Il n’existe pas de définition uniforme de ce qu’est un « paradis fiscal ». Pour Le Petit Robert, il s’agit d’« un pays où la fiscalité plus souple, plus favorable que dans le reste du monde attire les capitaux étrangers ». Si l’on s’en tient à cette définition large, nul doute que l’imposition nulle que propose le Luxembourg sur les intérêts et redevances en fait un paradis fiscal pour multinationales. L’OCDE, qui n’emploie pas officiellement le terme, livre une définition plus restrictive basée sur trois critères : des impôts insignifiants ou inexistants, l’absence de transparence sur le régime fiscal, l’absence d’échanges de renseignements fiscaux avec d’autres États. Vu ainsi, le pays échappe à la patrouille puisqu’il procède à l’échange d’informations avec d’autres États quand bien même ses règles fiscales demeurent nébuleuses et qu’il offre des « impôts insignifiants ou inexistants » sur certains revenus.
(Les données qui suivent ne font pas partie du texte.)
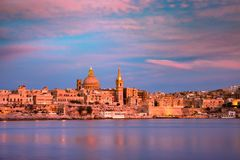 Valletta Skyline from Sliema at sunset, Malta. Valletta Skyline at beautiful sunset from Sliema with churches of Our Lady of Mount Carmel and St. Paul`s Anglican Royalty Free Stock Photography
Le gouvernement insiste sur les progrès réalisés ces dernières années dans la lutte contre l’évasion fiscale. Mais la prolifération des sociétés boîtes aux lettres, drainant des milliards vers le pays, démontre qu’il y a encore du chemin à parcourir. À croire les autorités européennes, ces sociétés font souvent office de passoire fiscale par les « paiements sortants » : elles sont le relais des multinationales pour transférer leurs bénéfices vers des juridictions situées hors de l’UE, fiscalement plus accommodantes encore que ne l’est le Luxembourg. Pour le chercheur italien et spécialiste de la fiscalité Tommaso Faccio, ces pratiques ne sont pas anecdotiques, elles sont le cœur même du modèle économique luxembourgeois.

Mais il est vrai que le pays n’est peut-être plus aussi attrayant qu’il a pu l’être par le passé, du moins ne l’est-il plus de la même façon : le secret bancaire a été aboli, les LuxLeaks ont mis fin à la pratique industrielle des rulings et le pays collabore avec d’autres États. Ces avancées, cependant, sont toujours contraintes et le Grand-Duché met beaucoup d’énergie à bloquer de nouvelles initiatives, à l’exemple de l’abandon de l’unanimité sur les décisions fiscales au sein de l’UE. C’est qu’il reste encore de jolis bouts de paradis à préserver.